2008/05/18

CI and NCoverage

On our current project the continuous integration process demands that the code base has a minimal test coverage of 85%. If this condition is not met – guess what – the build fails. Initially we’ve started with a limit of 95%. We all knew that this was not quiet realistic but we thought there could be nothing wrong by starting with a noble attitude. As expected the effective coverage of the code was always slowly dropping to the configured limit. To the current point I am still satisfied with the result but there were some issues coming up during the daily stand up meetings:

Who’s in charge fixing the build if the limit is not met and the build fails?

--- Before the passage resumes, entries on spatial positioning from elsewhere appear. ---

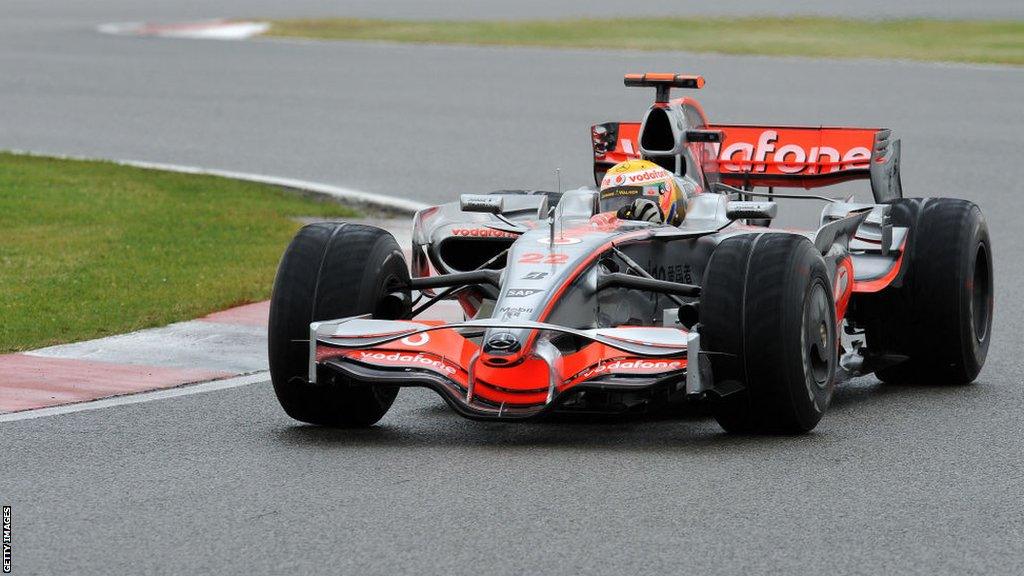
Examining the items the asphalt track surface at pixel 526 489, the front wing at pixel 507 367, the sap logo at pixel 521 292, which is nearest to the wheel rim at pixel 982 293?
the asphalt track surface at pixel 526 489

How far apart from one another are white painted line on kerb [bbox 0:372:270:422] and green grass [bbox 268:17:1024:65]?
2281cm

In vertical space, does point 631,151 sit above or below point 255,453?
above

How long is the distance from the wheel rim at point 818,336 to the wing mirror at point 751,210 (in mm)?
580

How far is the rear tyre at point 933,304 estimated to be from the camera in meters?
10.0

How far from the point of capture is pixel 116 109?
24984 millimetres

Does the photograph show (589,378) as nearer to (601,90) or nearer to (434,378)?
(434,378)

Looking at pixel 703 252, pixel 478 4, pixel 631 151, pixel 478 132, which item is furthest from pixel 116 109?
pixel 478 4

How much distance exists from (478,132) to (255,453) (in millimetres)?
14712

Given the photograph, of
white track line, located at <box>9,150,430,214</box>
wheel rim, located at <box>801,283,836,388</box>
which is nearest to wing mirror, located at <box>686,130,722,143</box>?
wheel rim, located at <box>801,283,836,388</box>

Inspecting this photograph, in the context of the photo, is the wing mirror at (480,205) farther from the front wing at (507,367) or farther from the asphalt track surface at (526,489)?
the front wing at (507,367)

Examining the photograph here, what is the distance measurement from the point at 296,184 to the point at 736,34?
19.0 m

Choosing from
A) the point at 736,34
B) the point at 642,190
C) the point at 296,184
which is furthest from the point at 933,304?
the point at 736,34

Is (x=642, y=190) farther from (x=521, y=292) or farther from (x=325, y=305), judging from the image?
(x=325, y=305)

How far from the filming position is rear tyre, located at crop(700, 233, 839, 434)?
26.3ft
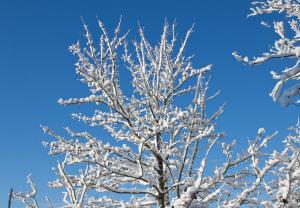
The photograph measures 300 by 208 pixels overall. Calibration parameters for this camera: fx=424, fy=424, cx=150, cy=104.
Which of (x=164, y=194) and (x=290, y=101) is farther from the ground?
(x=164, y=194)

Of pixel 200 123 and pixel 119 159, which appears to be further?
pixel 200 123

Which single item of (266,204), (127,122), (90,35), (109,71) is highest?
(90,35)

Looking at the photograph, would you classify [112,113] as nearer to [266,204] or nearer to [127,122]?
[127,122]

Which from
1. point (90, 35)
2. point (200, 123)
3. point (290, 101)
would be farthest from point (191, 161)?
point (290, 101)

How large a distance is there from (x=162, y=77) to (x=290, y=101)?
6756 mm

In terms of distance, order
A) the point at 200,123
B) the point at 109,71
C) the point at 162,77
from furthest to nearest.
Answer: the point at 162,77 → the point at 200,123 → the point at 109,71

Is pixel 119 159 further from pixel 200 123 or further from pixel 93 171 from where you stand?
pixel 200 123

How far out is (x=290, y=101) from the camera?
13.9 ft

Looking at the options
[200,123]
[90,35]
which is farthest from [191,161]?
[90,35]

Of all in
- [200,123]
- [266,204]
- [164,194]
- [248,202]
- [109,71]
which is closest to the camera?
[266,204]

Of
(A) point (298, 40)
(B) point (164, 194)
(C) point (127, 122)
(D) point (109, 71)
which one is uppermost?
(D) point (109, 71)

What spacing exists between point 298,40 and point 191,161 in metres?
4.14

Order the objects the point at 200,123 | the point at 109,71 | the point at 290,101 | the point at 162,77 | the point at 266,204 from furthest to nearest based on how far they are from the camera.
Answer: the point at 162,77, the point at 200,123, the point at 109,71, the point at 266,204, the point at 290,101

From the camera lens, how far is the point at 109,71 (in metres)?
9.05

From my point of view this is a no brainer. The person who actually checks in is responsible. But one member of my team had a different view. After some days off the project he joined us again, made a new class, checked it in and the build failed. From his point of view the coverage before his check in was already not sufficient because there should always be enough reserve for an empty class with a constructor to be checked in without the build failing. So he suggested we should all take some time to collectively increase the overall coverage.
I replied that if you are consequently do test first there should not even be such a class without an according test. Unfortunately until this point not every member of our team has come to the point where he is consequently doing test first. Also we did usually no coverage analysis on our local machine before checking in. This means, if the person which checks the code in is not a test-hardliner the build might. It means further that if you are close to the breaking limit of the test coverage your build will fail proportional to the number of members in your team which do not have enough experience in testing. This is really not a good option because a failing build means not only subsequent check ins will also fail if the build has not been fixed in the meantime, it means also more turbulence in the team.

For me this means that even if I manage to convince the team that if the build fails it is the one checking in who's in charge, I have to live with the fact that there’s some flow getting lost if we are near the limit.

Do we set the limit narrow enough to allow code be within the constraint which the team agrees does not have to be tested? (Like declarative code which when tested would only duplicate the declaration) Or do we tag the code with the according attributes to ignore it in the analysis and therefore are able to set the limit on a higher percentage?

From my point of view I do not like my code to be cluttered with ignore attributes just to be able to meet a self determined limit in our build process. But there were other opinions. One team member suggested that if we all agree that this code does not need to be tested why should we not tag it with such an attribute. I thinks this is a legitimate argument. Although I would not like the additional typing if we could avoid it simply by lowering the coverage limit accordingly. Eventually this is why we are configuring such a limit: because there is code which we all agree cannot be efficiently or meaningful be tested.

Bottom line we are still gathering experience how to properly handle the additional metrics of a coverage analysis in our development process.

3 comments:

Anonymous said...

Often people do not think in the long term of a software-project.
I agree that testing a new empty class is not a very challenging task, but we might think about the following points:
1.) There will be more complicated code in future. So please prepare a TestFixture for it and don't be lazy an leave that task for another collegue in your team!!! In this case e.g calling an empty methode is as easy as having NCover ignored that piece of code.
2.) Writing a test for an empty methode is not wasted time. Hopefully this method will once do something meaningfull an than you have already written the test-body
3.) Lowering the acceptance-level cannot be a solution as we can't foreseen the amount of untestable (mostly declaritive code) in a long term. I think lowering the acceptance-level causes that testable code is without justification not tested until the coverage drops to the lowered level. I think it's better when code is explicitly excepted from the coverage-analyses (e.g by attributes). In this case a team member states to the other team members 'I think it's not worth to test that code'.

Conclusion: The rule that the one that breaks the build has to fix it applies without exception. Something else is just not fair for the other teammembers.

Christoph Hilty said...

I'm glad that we largely agree. But maybe I put myself not clear enough in one point. I am not saying 'Let us lower the coverage limit, we have so much code which cannot be tested!'. All I'm saying is up to now there's no need to exclude something from the analysis because that's why we did not specify a limit of 100% in the first place. If the declarative code really becomes so frequent that the limit cannot be maintained out of this reason, then I am totally at one with you with excluding the code from the analysis. Apart from that I'm assuming that every code which is not tested is communicating: 'This code is not worth testing' - whether there's such an attribute or not. ;) In dubio pro reo.

Anonymous said...

Hey - I am certainly glad to find this. cool job!